Directors: Jeremy Coon, Steve Kozak
Synopsis: Travel back to a galaxy far, far away—the infamous Star Wars Holiday Special. Dive into the mystery of how it happened and why 45 years later it has become, much to the chagrin of George Lucas, the ultimate cult classic among Star Wars fans. (World Premiere)
Why filmmakers should watch: For a fascinating study into how cult fandom has evolved over the years from fringe enthusiasts to mainstream power brokers, this documentary on the long lost Star Wars Holiday Special should further lift the veil on how the most goofy of genre projects in the past hold significant meaning today.
Director: Veronica Ngo (Ngo Thanh Van)
Synopsis: A mysterious woman trains a trio of girls to take revenge on a criminal gang that abuses females. The three lady warriors risk everything to challenge this corrupt empire, before finally learning that their cause is not what they believed it to be.
Cast list: Dong Anh Quynh, Toc Tien, Rima Thanh Vy, Thuan Nguyen, Song Luan, Gi A Nguyen, Phan Thanh Hien (Festival Premiere)
Why filmmakers should watch: Another great thing about film festivals is that they give you a chance to watch cinema from outside of your usual purview and from the rest of the world. Furies by Vietnamese action filmmaker Veronica Ngo is a great example of a different slice of cinema which can spark all types of new film ideas and techniques.
Director/Screenwriter: Michael Lukk Litwak
Synopsis: Molli and Max In The Future is a Sci-Fi Romantic Comedy about a man and woman whose orbits repeatedly collide over the course of 12 years, 4 planets, 3 dimensions and one space-cult.
Cast list: Zosia Mamet, Aristotle Athari, Danny Burstein, Arturo Castro, Okieriete Onaodowan, Erin Darke, Grace Kuhlenschmidt, Michael Chernus, Aparna Nancherla, Matteo Lane (World Premiere)
Why filmmakers should watch: SXSW in particular has been quietly one of the best fests for launching under-the-radar ambitious sci-fi films, and following in the vein of 2018’s Prospect (which helped to launch Pedro Pascal), Molli And Max In The Future looks to continue this budding tradition with a fun twist on the space sci-fi with an added element of rom-com.
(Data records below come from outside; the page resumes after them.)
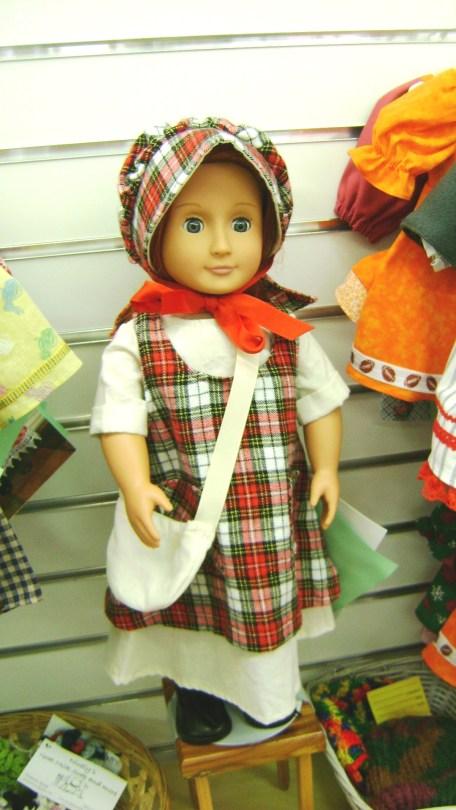 93 - B Licata - sewing, doll clothes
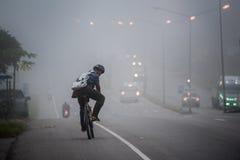 Γύρος ατόμων στην εργασία στην ελαφριά ομίχλη Στοκ εικόνες με δικαίωμα ελεύθερης χρήσης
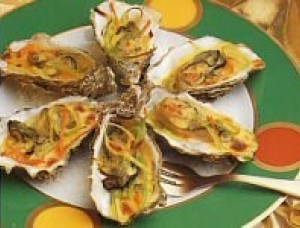 Steamed oysters with Fourme d'Ambert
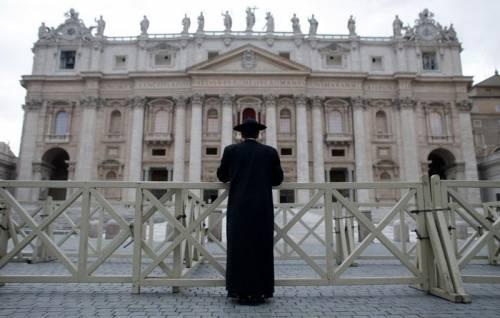 Il cardinale abbraccia i massoni. Ma è un abbraccio da lontano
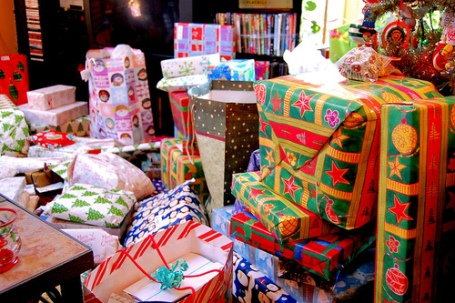 christmas-gifts-present-winter-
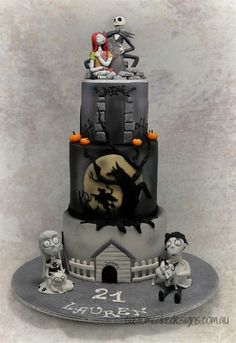 """This huge cake was made for Lauren who is an avid Tim Burton fan and wanted """"Frankenweenie"""", """"Sleepy Hollow / Headless Horseman"""" and """"A Nightmare before Christmas"""" featured on her cake. Inspiration for the Sleepy Hollow tier was taken from the. Halloween Torte, Dessert Halloween, Halloween Birthday, Christmas Birthday, Christmas Christmas, Beautiful Cakes, Amazing Cakes, Nightmare Before Christmas Cake, Super Torte"""
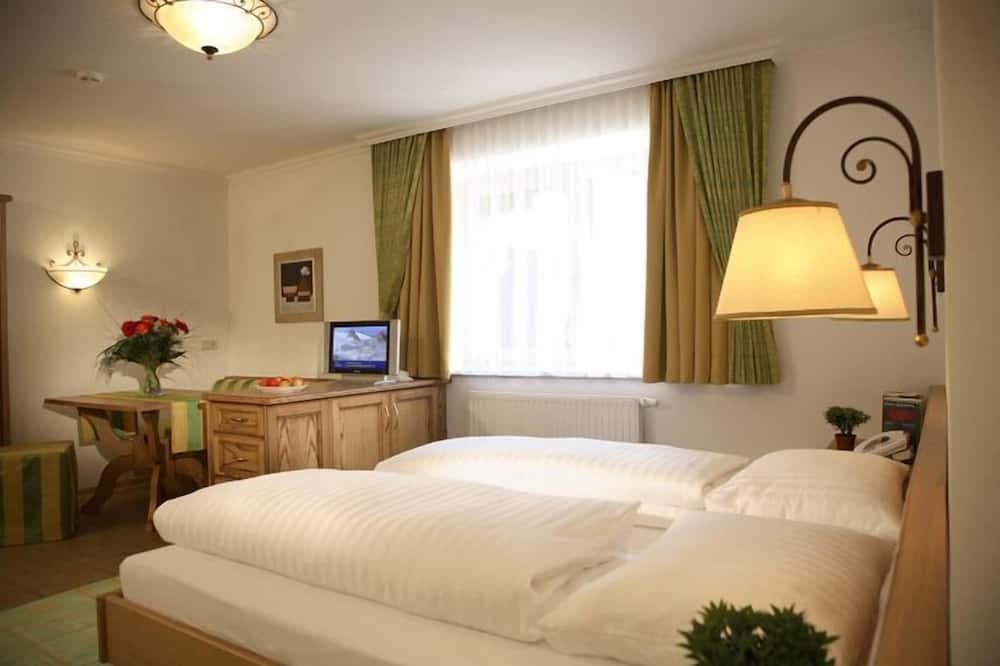 Superior Tek Büyük Yataklı Oda, Balkon, Dağ Manzaralı - Banyo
Showrunners: Aaron Zelman, Paul Lieberstein
Synopsis: Lucky Hank is a mid-life crisis tale set at Railton College, told in the first person by William Henry Devereaux, Jr. (Bob Odenkirk), the unlikely chairman of the English department in a badly underfunded college in a working-class American town.
Cast list: Bob Odenkirk, Mireille Enos, Olivia Scott Welch, Diedrich Bader, Suzanne Cryer, Sara Amini, Cedric Yarbrough (World Premiere)
Why filmmakers should watch: As streaming content has continued to grow both in popularity and importance, it of course makes sense that festivals like SXSW have shifted their programming to include more and more episodic debuts and features. One of the biggest new series making its premiere at SXSW this year sees Bob Odenkirk returning to the small screen with the promising AMC series Lucky Hank.
Director: Meredith Moore
Synopsis: An artist and VFX instructor connects with her aging grandmother, Margie, in a documentary short on collecting, artmaking, and obsessiveness as a way to enhance our realities. (Texas Premiere)
Why filmmakers should watch: Perhaps the best way to both break into film festivals, and scan the lineup for the truest of up-and-coming filmmakers, is to look at the shorts programs. One of the most exciting films this year from the documentary shorts program looks to be Meredith Moore’s heartfelt exploration into the art of collecting and artmaking within the family.